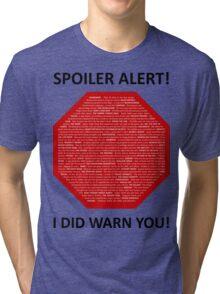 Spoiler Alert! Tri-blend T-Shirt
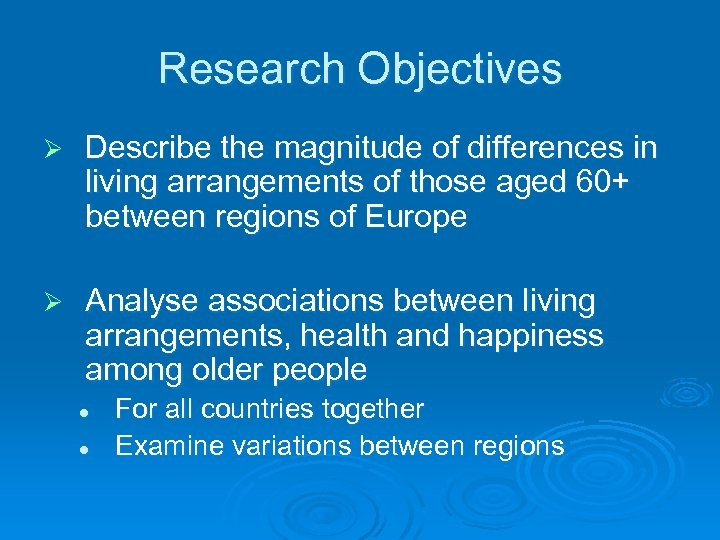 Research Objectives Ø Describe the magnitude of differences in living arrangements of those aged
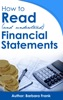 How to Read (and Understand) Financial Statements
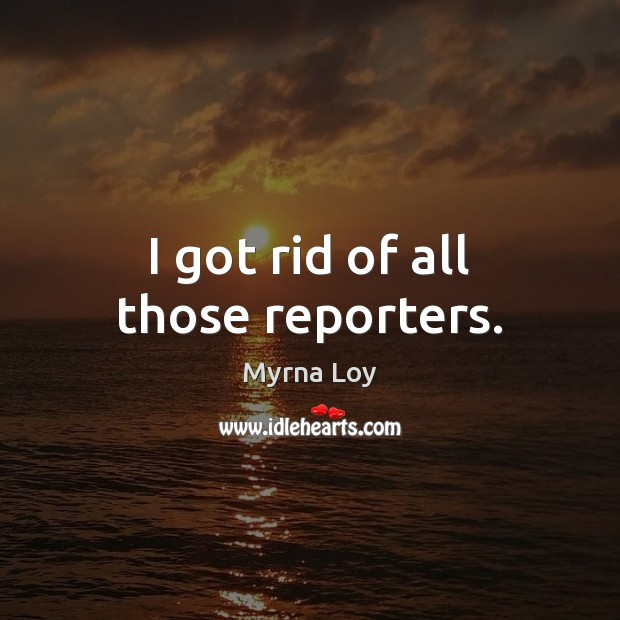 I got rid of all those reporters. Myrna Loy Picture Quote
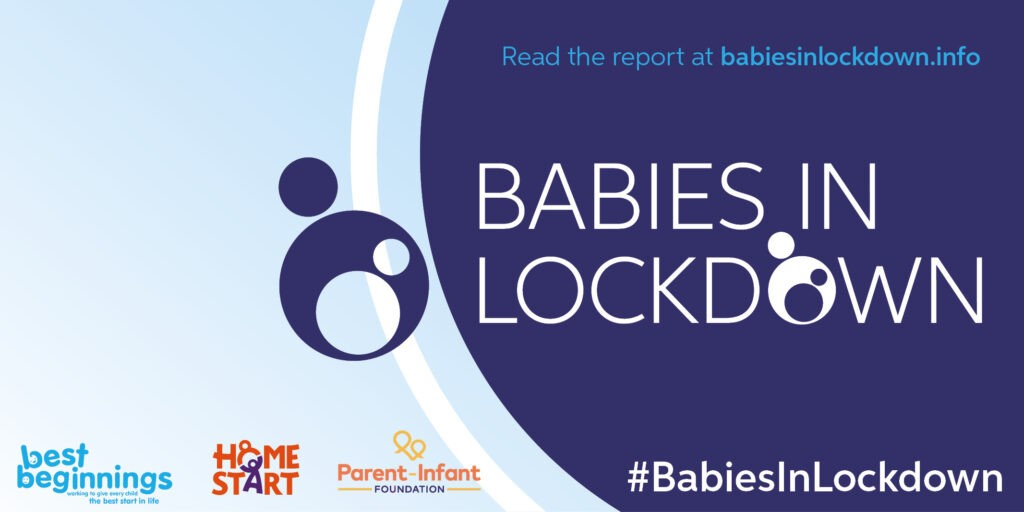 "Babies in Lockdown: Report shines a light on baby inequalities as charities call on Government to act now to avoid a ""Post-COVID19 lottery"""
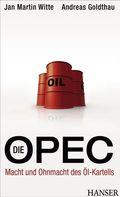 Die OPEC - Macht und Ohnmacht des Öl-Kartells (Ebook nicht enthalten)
*****
[Exercise aim] Full transcription of the material, exact in every line, without images.

[Exercise output]
 Spoiler Alert! Tri-blend T-Shirt
 Research Objectives Ø Describe the magnitude of differences in living arrangements of those aged
 How to Read (and Understand) Financial Statements
 I got rid of all those reporters. Myrna Loy Picture Quote
 "Babies in Lockdown: Report shines a light on baby inequalities as charities call on Government to act now to avoid a ""Post-COVID19 lottery"""
 Die OPEC - Macht und Ohnmacht des Öl-Kartells (Ebook nicht enthalten)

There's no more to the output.